___ Quoted passage ___

  • 2021, Francisco Rios, A. Longoria, “The Kitchen (and the Closet): Getting Real About Schooling”, in Creating a Home in Schools: Sustaining Identities for Black, Indigenous, and Teachers of Color (James A. Banks, editor, Multicultural Education Series), New York, N.Y., London: Teachers College Press, →ISBN, page 110:
    The prominence of theorizing and detailing racial microaggressions was instrumental in demonstrating—tangibly and concretely—acts of marginalization and oppression of BIPOCs (see, for example, microaggressions.com for an extended description of these). This theorizing also was intended to show how power and privilege were often at the core of microaggressive statements. What is central is that a single one of these, by itself, often is thought of as “no big deal” by the person committing them. Indeed, it is in the collective where they become instruments of dehumanization for BIPOCs; collectively, they create a hostile work or home climate.

___ Supplied entries ___

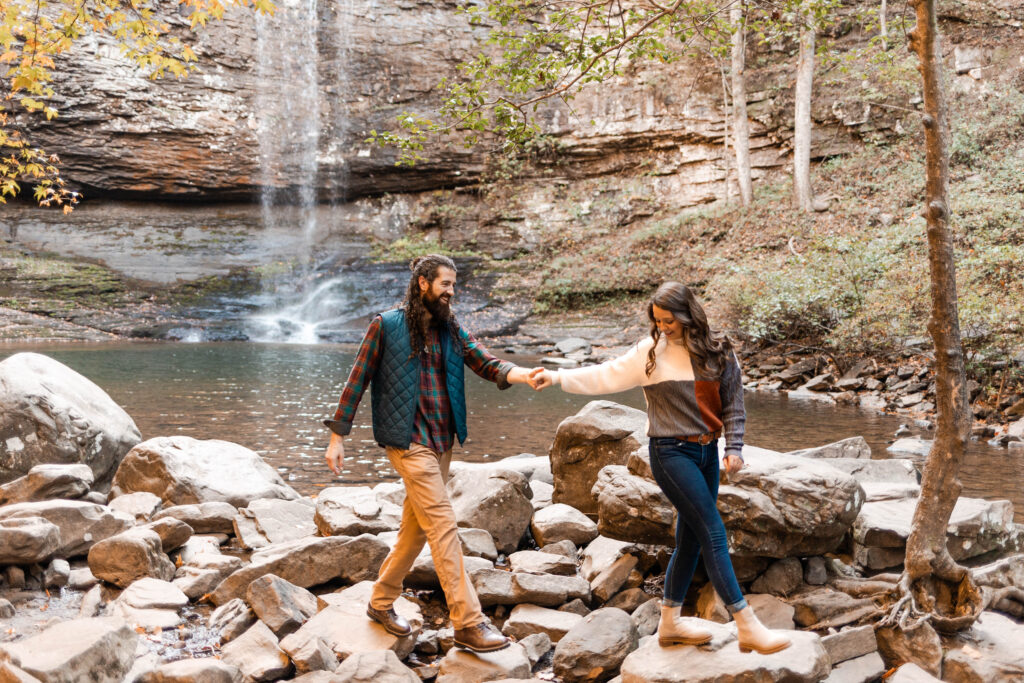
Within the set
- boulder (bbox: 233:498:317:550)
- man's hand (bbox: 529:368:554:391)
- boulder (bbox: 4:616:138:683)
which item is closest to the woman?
man's hand (bbox: 529:368:554:391)

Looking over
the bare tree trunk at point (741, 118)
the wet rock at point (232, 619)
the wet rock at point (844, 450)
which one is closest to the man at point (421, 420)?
the wet rock at point (232, 619)

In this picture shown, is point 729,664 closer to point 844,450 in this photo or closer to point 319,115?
point 844,450

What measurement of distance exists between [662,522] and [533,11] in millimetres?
4005

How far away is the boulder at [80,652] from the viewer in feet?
9.40

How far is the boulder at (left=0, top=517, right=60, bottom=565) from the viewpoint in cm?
431

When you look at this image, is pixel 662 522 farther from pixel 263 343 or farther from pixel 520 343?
pixel 263 343

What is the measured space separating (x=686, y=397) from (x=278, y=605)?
8.11 feet

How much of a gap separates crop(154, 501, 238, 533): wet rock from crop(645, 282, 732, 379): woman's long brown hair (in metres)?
4.07

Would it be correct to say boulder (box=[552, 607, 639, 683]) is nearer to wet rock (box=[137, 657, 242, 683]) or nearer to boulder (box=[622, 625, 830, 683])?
boulder (box=[622, 625, 830, 683])

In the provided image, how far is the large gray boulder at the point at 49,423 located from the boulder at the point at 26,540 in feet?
6.39

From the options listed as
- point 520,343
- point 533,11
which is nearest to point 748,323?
point 520,343

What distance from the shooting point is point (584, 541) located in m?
5.30

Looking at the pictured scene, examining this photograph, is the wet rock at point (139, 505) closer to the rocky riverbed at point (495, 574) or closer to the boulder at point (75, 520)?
the rocky riverbed at point (495, 574)

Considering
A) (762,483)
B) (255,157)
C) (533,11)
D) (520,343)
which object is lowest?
(520,343)
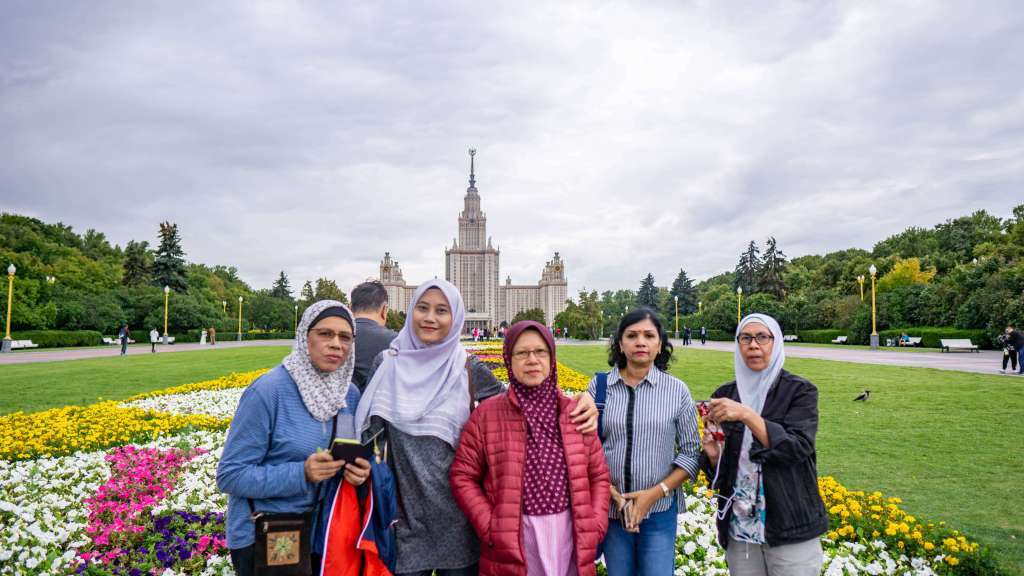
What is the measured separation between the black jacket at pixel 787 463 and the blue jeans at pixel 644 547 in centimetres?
23

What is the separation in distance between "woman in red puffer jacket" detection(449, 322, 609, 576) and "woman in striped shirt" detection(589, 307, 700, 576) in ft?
0.74

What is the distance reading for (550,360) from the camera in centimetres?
231

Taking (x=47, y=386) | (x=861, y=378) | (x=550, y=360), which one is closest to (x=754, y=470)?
(x=550, y=360)

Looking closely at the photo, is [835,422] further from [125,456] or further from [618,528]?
[125,456]

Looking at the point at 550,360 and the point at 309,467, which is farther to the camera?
the point at 550,360

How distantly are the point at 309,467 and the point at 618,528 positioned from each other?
1.34 m

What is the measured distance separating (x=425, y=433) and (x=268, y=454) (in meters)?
0.58

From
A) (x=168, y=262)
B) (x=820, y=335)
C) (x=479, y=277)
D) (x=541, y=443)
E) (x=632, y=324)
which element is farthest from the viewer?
(x=479, y=277)

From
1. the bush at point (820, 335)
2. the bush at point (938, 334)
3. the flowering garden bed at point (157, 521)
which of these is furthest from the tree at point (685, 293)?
the flowering garden bed at point (157, 521)

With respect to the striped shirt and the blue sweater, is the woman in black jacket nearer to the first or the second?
the striped shirt

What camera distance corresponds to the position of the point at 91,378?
41.5 feet

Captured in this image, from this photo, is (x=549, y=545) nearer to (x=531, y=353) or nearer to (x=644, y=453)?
(x=644, y=453)

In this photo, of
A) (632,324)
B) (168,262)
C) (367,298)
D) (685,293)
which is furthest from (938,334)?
(168,262)

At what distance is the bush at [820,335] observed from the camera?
33.4 metres
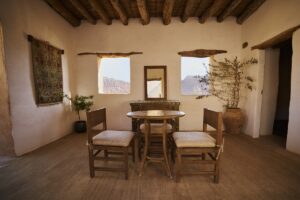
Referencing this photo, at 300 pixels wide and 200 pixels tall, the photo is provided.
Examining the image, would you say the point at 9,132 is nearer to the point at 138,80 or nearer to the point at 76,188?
the point at 76,188

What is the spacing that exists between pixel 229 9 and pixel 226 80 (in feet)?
5.31

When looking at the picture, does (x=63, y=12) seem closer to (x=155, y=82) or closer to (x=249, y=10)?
(x=155, y=82)

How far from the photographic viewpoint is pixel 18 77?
2531 millimetres

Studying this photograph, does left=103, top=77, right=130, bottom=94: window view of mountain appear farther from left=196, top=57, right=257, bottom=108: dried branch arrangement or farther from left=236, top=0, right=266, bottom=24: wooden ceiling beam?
left=236, top=0, right=266, bottom=24: wooden ceiling beam

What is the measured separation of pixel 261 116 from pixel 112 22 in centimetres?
429

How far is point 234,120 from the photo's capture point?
3688 mm

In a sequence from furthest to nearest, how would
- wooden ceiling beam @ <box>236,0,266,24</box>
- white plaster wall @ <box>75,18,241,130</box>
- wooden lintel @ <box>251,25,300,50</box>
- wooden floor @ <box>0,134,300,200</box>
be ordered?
1. white plaster wall @ <box>75,18,241,130</box>
2. wooden ceiling beam @ <box>236,0,266,24</box>
3. wooden lintel @ <box>251,25,300,50</box>
4. wooden floor @ <box>0,134,300,200</box>

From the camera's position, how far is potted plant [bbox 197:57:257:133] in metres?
3.70

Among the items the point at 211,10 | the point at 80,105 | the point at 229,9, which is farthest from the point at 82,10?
the point at 229,9

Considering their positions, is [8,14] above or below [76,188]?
above

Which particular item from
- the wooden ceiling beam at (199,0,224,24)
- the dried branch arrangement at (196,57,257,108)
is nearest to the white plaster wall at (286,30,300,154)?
the dried branch arrangement at (196,57,257,108)

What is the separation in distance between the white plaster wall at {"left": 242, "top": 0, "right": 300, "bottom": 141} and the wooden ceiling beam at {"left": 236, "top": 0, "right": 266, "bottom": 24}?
75 millimetres

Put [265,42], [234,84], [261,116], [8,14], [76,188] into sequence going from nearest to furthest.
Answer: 1. [76,188]
2. [8,14]
3. [265,42]
4. [261,116]
5. [234,84]

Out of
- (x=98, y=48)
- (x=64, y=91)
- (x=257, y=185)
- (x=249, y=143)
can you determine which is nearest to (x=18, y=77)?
(x=64, y=91)
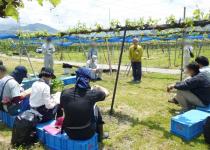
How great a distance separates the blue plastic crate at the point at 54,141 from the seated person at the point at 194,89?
2.75 metres

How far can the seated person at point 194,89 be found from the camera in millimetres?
3799

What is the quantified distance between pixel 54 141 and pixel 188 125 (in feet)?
7.91

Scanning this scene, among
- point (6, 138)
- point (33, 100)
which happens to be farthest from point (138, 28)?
point (6, 138)

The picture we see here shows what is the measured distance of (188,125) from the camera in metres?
3.13

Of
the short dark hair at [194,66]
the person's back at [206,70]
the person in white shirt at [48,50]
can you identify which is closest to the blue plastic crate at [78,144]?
the short dark hair at [194,66]

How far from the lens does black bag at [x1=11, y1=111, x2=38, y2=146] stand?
2943mm

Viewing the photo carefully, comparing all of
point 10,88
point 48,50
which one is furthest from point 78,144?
point 48,50

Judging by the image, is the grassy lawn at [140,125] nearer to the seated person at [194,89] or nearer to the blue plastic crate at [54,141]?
the blue plastic crate at [54,141]

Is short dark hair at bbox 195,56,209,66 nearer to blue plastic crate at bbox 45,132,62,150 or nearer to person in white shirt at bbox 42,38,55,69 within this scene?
blue plastic crate at bbox 45,132,62,150

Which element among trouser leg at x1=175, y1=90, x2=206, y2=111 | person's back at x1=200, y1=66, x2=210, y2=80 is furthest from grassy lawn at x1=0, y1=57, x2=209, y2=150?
person's back at x1=200, y1=66, x2=210, y2=80

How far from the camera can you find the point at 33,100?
10.7 ft

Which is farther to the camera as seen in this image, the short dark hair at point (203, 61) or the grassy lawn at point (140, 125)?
the short dark hair at point (203, 61)

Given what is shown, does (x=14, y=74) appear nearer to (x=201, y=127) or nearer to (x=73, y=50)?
(x=201, y=127)

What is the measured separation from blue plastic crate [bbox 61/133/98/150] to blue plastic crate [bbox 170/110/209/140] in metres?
1.67
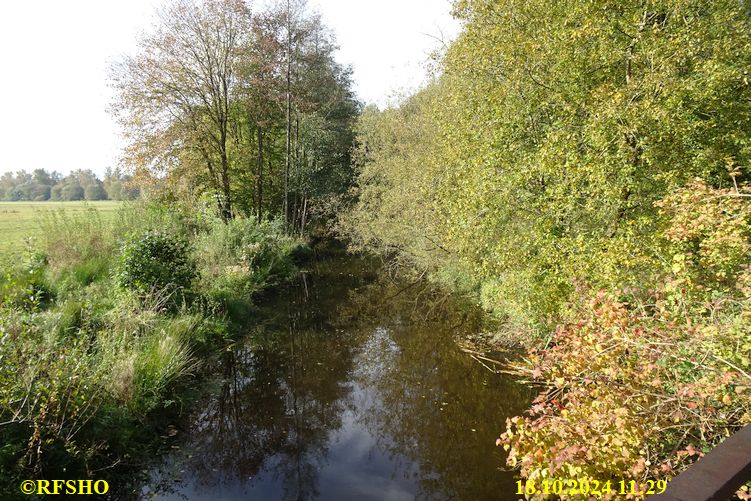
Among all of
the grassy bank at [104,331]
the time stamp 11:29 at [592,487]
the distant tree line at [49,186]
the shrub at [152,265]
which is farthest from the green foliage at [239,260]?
the distant tree line at [49,186]

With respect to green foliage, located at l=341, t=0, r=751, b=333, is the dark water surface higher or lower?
lower

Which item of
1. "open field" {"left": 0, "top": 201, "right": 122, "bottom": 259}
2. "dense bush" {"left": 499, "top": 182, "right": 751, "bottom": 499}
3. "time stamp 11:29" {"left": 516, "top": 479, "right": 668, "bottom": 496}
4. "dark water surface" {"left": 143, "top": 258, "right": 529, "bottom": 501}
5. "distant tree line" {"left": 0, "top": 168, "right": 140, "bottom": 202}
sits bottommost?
"dark water surface" {"left": 143, "top": 258, "right": 529, "bottom": 501}

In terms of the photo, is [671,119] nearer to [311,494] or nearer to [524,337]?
[524,337]

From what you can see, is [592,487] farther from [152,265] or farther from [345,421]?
[152,265]

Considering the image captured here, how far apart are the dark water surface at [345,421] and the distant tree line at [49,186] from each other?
33603 mm

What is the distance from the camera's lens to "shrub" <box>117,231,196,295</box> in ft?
28.1

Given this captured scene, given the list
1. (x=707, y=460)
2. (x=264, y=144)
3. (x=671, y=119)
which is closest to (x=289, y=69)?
(x=264, y=144)

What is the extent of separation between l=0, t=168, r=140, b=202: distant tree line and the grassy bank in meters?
27.9

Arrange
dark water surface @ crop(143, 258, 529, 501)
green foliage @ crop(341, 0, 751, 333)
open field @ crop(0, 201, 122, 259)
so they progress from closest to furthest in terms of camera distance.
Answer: dark water surface @ crop(143, 258, 529, 501) → green foliage @ crop(341, 0, 751, 333) → open field @ crop(0, 201, 122, 259)

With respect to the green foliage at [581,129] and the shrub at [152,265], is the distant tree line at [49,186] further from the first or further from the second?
the green foliage at [581,129]

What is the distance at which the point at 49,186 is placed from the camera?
40.9m

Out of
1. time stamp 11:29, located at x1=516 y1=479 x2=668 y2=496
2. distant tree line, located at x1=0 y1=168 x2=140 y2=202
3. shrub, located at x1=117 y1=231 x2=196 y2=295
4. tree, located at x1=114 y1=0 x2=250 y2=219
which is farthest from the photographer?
distant tree line, located at x1=0 y1=168 x2=140 y2=202

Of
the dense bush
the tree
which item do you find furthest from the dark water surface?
the tree

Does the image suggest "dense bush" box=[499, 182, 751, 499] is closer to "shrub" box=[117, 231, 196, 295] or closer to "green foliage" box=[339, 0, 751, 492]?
"green foliage" box=[339, 0, 751, 492]
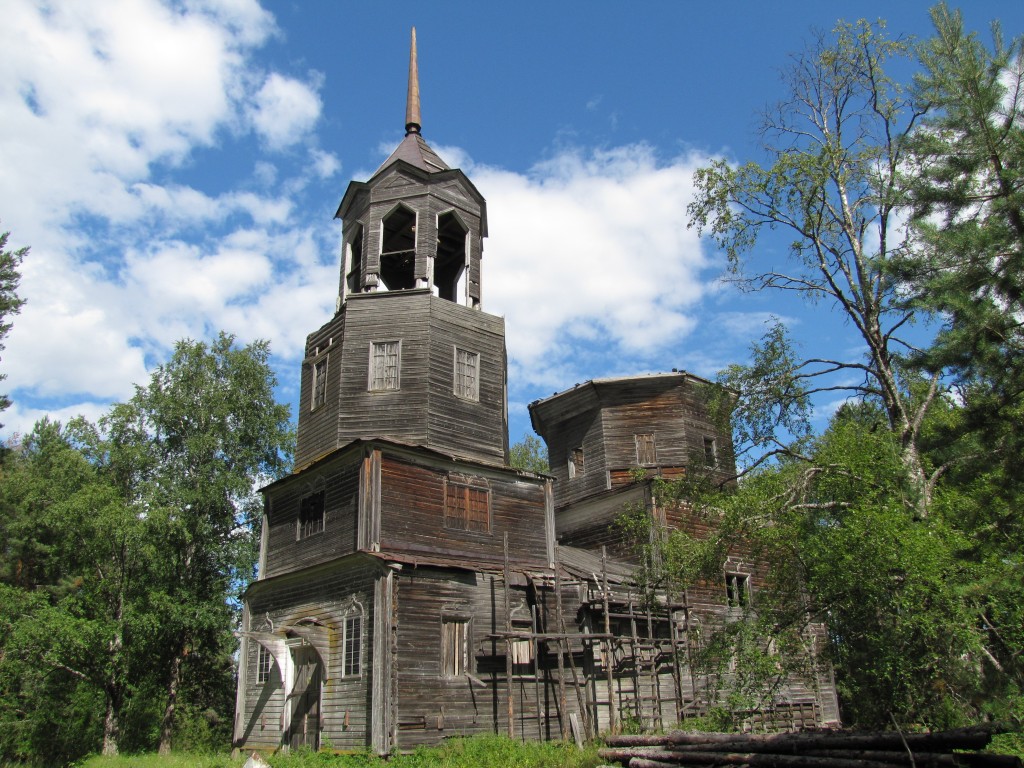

___

**Assigned task A:** Condense the paragraph of the quoted passage on racial microaggressions that begins "The prominence of theorizing" into a short bulleted list that keeps its main facts.
**Assigned task B:** In the quoted passage on racial microaggressions, what do microaggressions create when taken collectively?
None of these lines are needed for the tasks.

**Answer A:**
- Theorizing and detailing racial microaggressions showed, in tangible and concrete terms, acts of marginalization and oppression of BIPOCs.
- This theorizing also aimed to show that power and privilege often lie at the core of microaggressive statements.
- A single microaggression is often seen as "no big deal" by the person committing it.
- Collectively, they dehumanize BIPOCs and create a hostile work or home climate.

**Answer B:** A hostile work or home climate.